### Given text

Blog | 29 Mar 2022
Why China is crucial for the recovery in global international tourism
International travel is expected to begin the long road to recovery this year, notwithstanding the risks posed by the war in Ukraine and associated escalation in fuel prices. Tourism Economics’ baseline projections are for global international arrivals in 2022 to recover to around 40% below 2019 volumes, well above the trough of the past two years. Full recovery of 2019 global international travel is currently expected in 2025.
China, the world’s largest outbound market for spending in 2019, is expected to stay largely closed to international travellers until the second half of 2022, as part of their strict and ongoing “covid-zero” policy. While primarily targeted at inbound travel, entry restrictions also affect returning residents and therefore limit departures. As a result, outbound travel from China is expected to recover much more slowly than the other four largest pre-pandemic international source markets in 2022 and in 2023.
The pace of China’s reopening is of significant concern to the global tourism industry, given the country’s crucial role in supplying international travellers (almost 12% of spending and 8% of visitors worldwide in 2019). China was also a key driver of growth in the decade prior to the pandemic, accounting for one-quarter of the increase in international travel spending from 2010 to 2019 and 15% of the growth in visitors.
Baseline expectations are for China’s outbound recovery to catch up with the relative recovery of the other four largest source markets by 2026 and outpace them in subsequent years. This catch-up—and general long-run outlook in later years—is driven by expected growth in household income, higher propensity among the Chinese population to travel, and a significant increase in the number of middle-class households. However, a manifestation of downside risks could weaken Chinese outbound tourism (such as geopolitical tensions or prolonged isolation) and would jeopardise the international tourism recovery for all destinations worldwide.
For example, in a severe downside scenario where outbound Chinese visitors in 2026 remain 50% lower than 2019 volumes (rather than the baseline growth projection), significant additional growth would be needed elsewhere to realise the same global recovery of one-fifth more international travellers. If spread across all other markets, the required increase would be an extra 6%-7% for each and every market—at least an additional one-third on top of expected growth. For one market in isolation to compensate for China’s weakness is highly unfeasible—an increase five times the volume of the baseline uptick would be needed from the US, four times the size for Germany or the UK, and almost 40 times the baseline increase for India.
Such a scenario is unlikely, though not impossible, and demonstrates how crucial China is to global international tourism. While destinations in APAC are most reliant on Chinese visitors, all regions are subject to the risk of dampened growth in Chinese outbound. China drove growth in all destinations prior to the pandemic and will remain a crucial part of recovery and long-run expansion.

######
### Entries supplied

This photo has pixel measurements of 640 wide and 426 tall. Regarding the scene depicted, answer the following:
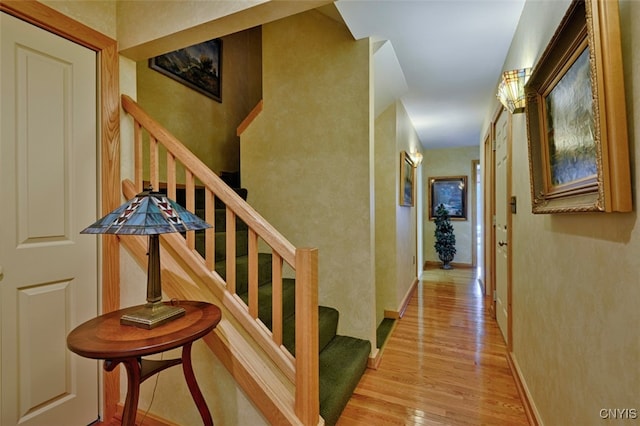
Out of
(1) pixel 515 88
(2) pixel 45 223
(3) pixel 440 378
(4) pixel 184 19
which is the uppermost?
(4) pixel 184 19

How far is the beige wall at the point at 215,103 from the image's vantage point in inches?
101

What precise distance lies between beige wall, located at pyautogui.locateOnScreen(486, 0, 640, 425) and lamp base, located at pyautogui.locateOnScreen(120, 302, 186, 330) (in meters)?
1.51

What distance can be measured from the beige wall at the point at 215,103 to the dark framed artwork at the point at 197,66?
0.06 meters

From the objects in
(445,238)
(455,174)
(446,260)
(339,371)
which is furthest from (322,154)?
(455,174)

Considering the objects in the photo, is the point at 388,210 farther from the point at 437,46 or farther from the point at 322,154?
the point at 437,46

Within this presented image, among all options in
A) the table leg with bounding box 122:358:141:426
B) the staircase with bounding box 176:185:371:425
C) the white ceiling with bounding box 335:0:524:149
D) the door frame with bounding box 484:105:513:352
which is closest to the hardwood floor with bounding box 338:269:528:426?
the staircase with bounding box 176:185:371:425

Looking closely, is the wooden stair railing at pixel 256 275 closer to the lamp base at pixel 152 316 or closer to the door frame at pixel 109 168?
the door frame at pixel 109 168

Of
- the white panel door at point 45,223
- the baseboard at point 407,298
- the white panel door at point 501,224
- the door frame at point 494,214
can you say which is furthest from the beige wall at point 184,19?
the baseboard at point 407,298

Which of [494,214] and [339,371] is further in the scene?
[494,214]

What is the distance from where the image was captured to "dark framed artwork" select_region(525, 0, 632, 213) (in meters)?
0.80

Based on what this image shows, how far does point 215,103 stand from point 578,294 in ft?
11.1

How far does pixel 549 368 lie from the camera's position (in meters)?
1.42

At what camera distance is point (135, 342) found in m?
1.01

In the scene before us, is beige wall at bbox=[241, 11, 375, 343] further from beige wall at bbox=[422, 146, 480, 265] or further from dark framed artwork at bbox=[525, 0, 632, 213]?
beige wall at bbox=[422, 146, 480, 265]
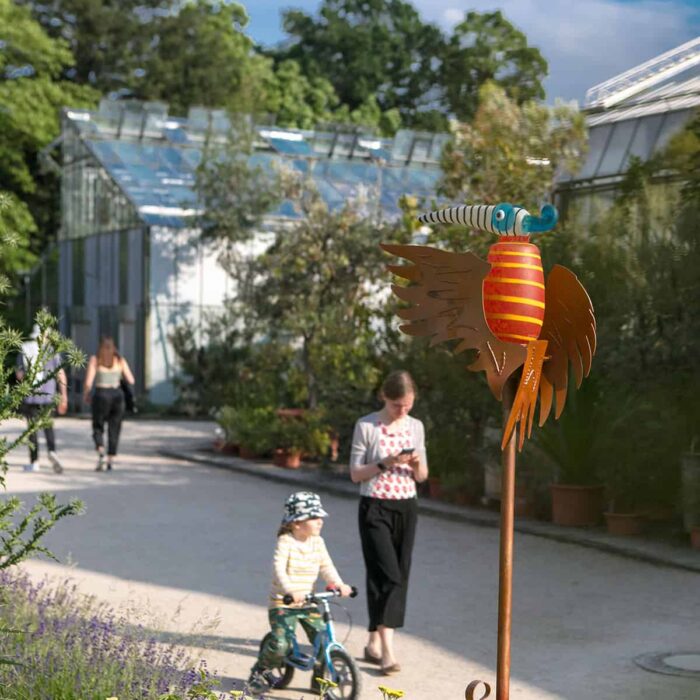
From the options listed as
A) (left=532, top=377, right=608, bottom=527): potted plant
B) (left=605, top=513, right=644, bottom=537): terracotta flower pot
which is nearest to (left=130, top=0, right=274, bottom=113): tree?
(left=532, top=377, right=608, bottom=527): potted plant

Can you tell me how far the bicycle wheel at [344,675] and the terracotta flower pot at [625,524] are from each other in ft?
19.5

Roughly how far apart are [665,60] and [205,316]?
53.6ft

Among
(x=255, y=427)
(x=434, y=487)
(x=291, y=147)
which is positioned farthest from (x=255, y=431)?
(x=291, y=147)

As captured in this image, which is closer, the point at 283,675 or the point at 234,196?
the point at 283,675

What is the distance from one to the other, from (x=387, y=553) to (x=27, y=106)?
119ft

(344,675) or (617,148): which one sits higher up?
(617,148)

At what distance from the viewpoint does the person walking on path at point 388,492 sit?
26.3 feet

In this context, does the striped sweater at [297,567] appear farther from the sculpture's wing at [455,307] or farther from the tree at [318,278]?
the tree at [318,278]

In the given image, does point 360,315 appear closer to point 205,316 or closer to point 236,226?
point 236,226

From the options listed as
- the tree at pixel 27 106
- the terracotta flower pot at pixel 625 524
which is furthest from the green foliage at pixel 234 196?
the terracotta flower pot at pixel 625 524

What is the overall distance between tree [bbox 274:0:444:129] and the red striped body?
167ft

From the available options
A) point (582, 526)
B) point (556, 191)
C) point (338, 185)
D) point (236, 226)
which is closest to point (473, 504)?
point (582, 526)

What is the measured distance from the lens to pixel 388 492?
8.14 m

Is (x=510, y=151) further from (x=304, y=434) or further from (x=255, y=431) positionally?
(x=255, y=431)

######

* [Your objective]:
From the blog post about China and global tourism above, copy word for word the part that begins with the words containing "For example, in" and ends with "increase for India.".

* [Completed exercise]:
For example, in a severe downside scenario where outbound Chinese visitors in 2026 remain 50% lower than 2019 volumes (rather than the baseline growth projection), significant additional growth would be needed elsewhere to realise the same global recovery of one-fifth more international travellers. If spread across all other markets, the required increase would be an extra 6%-7% for each and every market—at least an additional one-third on top of expected growth. For one market in isolation to compensate for China’s weakness is highly unfeasible—an increase five times the volume of the baseline uptick would be needed from the US, four times the size for Germany or the UK, and almost 40 times the baseline increase for India.